Finding answers to complex questions on the Internet is often a challenge, as a simple search can sometimes lead you down a rabbit hole of impersonal data. In A Haystack Full of Needles: Cutting Through the Clutter of the Online World to Find a Place, Partner or President, Jim Hornthal explores groundbreaking new approaches to discovering the useful insights buried deep within our complex and noisy datasphere. Hornthal, a venture capitalist in Silicon Valley, introduces us to innovators who are pushing the edges of data science and data visualization by applying the principles of pattern recognition to isolate relevant signals in the noise. Their efforts will have enormous implications for the way we practice medicine, discover music and movies, and even identify our romantic partners.
Curious to hear more about the ideas he explores in his e-book, the TED Blog asked Hornthal a few questions over email.
So much content comes pouring at us every day and it’s getting trickier to find material that is useful. What gives you hope?
It comes from the efforts of great innovators and entrepreneurs who are investing their talents and creating technologies to manage the data, filter the noise, and provide powerful new tools to help users navigate the growing tsunami of content. So while an online search today can often feel generic and not suited to your individual tastes, there are a lot of innovators who continue to push the limits of what’s possible. And there’s hope that we can stay ahead of this unimaginable content overflow.
In you book you talk about ‘discovery engines’ as promising great rewards in this area. What are those?
A discovery engine is a smart set of algorithms and techniques that help identify a potential list of useful answers for a user when there is more than one “right” answer. One of the key defining points of discovery engines is that they get smarter with each use. For example, Pandora uses sophisticated pattern recognition techniques to build custom playlists. The default playlists are further refined by the billions of “thumbs up” and “thumbs down” that Pandora users have registered as they listen to the music Pandora recommends.
What is the difference between the capabilities of the old-fashioned search engines and this next-generation discovery engine?
Filtering out the junk is something that both approaches to data mining have to tackle. However, next generation discovery engines are structured more like specialized “genomes” that reflect the complexity of a user’s interests and needs, and then generates a custom set of alternatives. For example, Triporati‘s Destination Genome Project deals with 560 quadrillion potential unique combinations of attributes (interests and activities) to present personalized “bucket lists” from over 2,500 indexed destinations for leisure travelers looking to discover their perfect vacation destination.
While data analysis programs can help us become smarter and more efficient consumers of goods, the ability to find the signal in the noise comes with added responsibilities and risks when protecting our personal data. What are they?
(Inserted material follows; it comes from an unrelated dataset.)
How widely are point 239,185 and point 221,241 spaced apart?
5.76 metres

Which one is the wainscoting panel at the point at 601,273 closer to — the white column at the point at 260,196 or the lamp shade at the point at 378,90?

There is a trade off we all make between providing information providers with a clearer picture of who we are (our interest graph, demographic profile, etc.), and the expected increase in relevance that this disclosure implies. What is not always so clear is how that data might be used, and what its ‘shelf life’ might be. If information providers are transparent about their intent (and that does not mean hiding behind obtuse “Terms of Service” paragraphs that most people don’t read or can’t understand) and consumers willingly opt in for the benefits provided by the increased level of intimacy and sharing, then the system works. When either part starts to break down, the potential for harm increases. Be aware of who you are telling what to, and don’t be afraid to use “Incognito Windows” or “Private Browsing” settings on your browsers when you are surfing new sites that you don’t necessarily know or trust.
What will the search or discovery engine of 2015 look like? Where are we heading?
Siri is a leading indicator of sophisticated voice recognition and contextual search to deliver more relevant results. With continued higher bandwidth and faster processing speeds, big data challenges will be more readily tamed by the pioneers in data science and data visualization, whose combined efforts should help consumers.